ARIES (March 21-April 19): I love it when you forget all your troubles and get lost in thoughts about your friends' problems. I love it when you place your entire focus on the heat steaming from your cup of coffee or on the sun reflecting on a puddle or on the mysterious expression gracing the face of a stranger. In fact I love it whenever you prove how much you love being here on earth by taking your attention off yourself, and giving it to everything else. The coming week will be a perfect time to specialize in this consummate art.
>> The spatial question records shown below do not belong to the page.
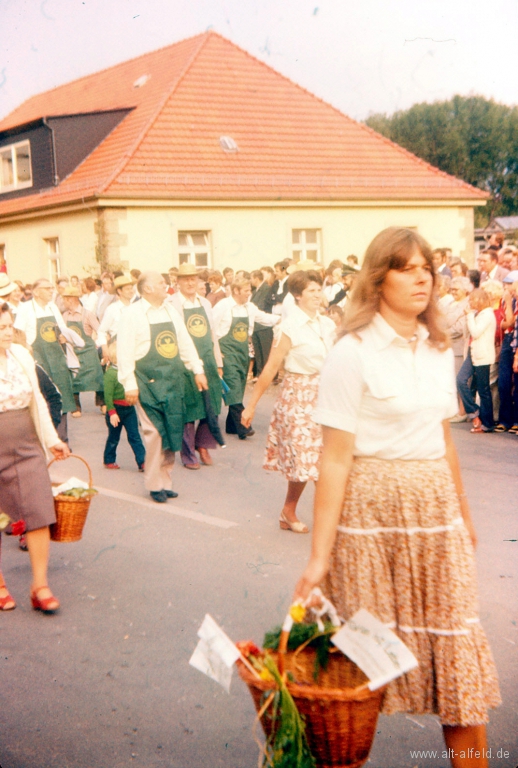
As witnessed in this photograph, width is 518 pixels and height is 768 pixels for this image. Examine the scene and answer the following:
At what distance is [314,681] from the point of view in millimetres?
2643

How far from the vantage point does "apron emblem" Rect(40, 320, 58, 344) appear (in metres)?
10.4

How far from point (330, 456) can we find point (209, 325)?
705 cm

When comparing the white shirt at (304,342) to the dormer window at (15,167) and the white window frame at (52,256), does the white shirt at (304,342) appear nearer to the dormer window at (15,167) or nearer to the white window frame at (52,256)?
the white window frame at (52,256)

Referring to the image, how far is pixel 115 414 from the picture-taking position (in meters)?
8.94

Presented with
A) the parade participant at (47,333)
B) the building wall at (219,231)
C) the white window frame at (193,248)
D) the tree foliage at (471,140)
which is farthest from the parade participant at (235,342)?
the tree foliage at (471,140)

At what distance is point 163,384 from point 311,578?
203 inches

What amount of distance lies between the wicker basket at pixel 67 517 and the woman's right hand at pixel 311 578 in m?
2.96

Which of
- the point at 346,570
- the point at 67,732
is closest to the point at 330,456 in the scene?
the point at 346,570

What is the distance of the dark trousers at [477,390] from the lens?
1082cm

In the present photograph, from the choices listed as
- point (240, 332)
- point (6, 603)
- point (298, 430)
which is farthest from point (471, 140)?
point (6, 603)

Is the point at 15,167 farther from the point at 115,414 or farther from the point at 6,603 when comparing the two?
the point at 6,603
TAURUS (April 20-May 20): Hunters recently killed a 50-ton
whale off the coast of Alaska. While cutting it apart back on shore, they found
a metal projectile lodged in its blubber from an older attack. Later research
revealed it had been manufactured around 1890. That means the whale was at
least 115 years old, and had been carrying around the projectile for over a
century. I bring this to your attention, Taurus, in the hope that it will
inspire you to meditate on your own ancient wound. When you pass on to the next
world many years from now, I'd hate for you to still be infected with the hurt
that befell you in your youth. It's an ideal time to take aggressive corrective
action. Heal it!
GEMINI (May 21-June 20): "Reality is that which when you stop believing in it, it doesn't go away," wrote novelist Philip K. Dick. I urge you to apply that benchmark to your own experience in the coming week, Gemini. You can generate a lot of creative energy by figuring out what is objectively true about your circumstances and what is merely illusion that's propped up by misperceptions and misunderstandings. You've got tremendous power to strip away the fantasies, both positive and negative, that are preventing you from living with 100 percent of your intelligence in the real world.
CANCER (June 21-July 22): Wealthy playboy Lapo Elkann is one of Italy's most eligible bachelors. But he told W magazine that if he ever decides to tie the knot, he would choose an Israeli woman. "For them, every day is a beautiful day," he said. "Because when you are in a climate of war, you take nothing for granted." Your next assignment, Cancerian, is not to put yourself in a battle zone, but rather to cultivate love with the same intense ingenuity and inexhaustible resourcefulness you might if you were living in a battle zone.
LEO (July 23-Aug. 22): Stories interest me more than beliefs. I'd rather hear you regale me with tales of your travels than listen to you recite your dogmas. Filmmaker Ken Burns agrees with me. He's worried about the increasing number of people who love theories more than stories. "We are experiencing the death of narrative," he told the San Francisco Chronicle. "We are all so opinionated that we don't actually submit to narrative anymore. That's the essence of YouTube: Abbreviate everything into a digestible capsule that then becomes the conventional wisdom, which belies the experience of art." Your assignment, Leo, is to help reverse this soul-damaging trend. Spout fewer opinions and tell more stories. Encourage others to do the same.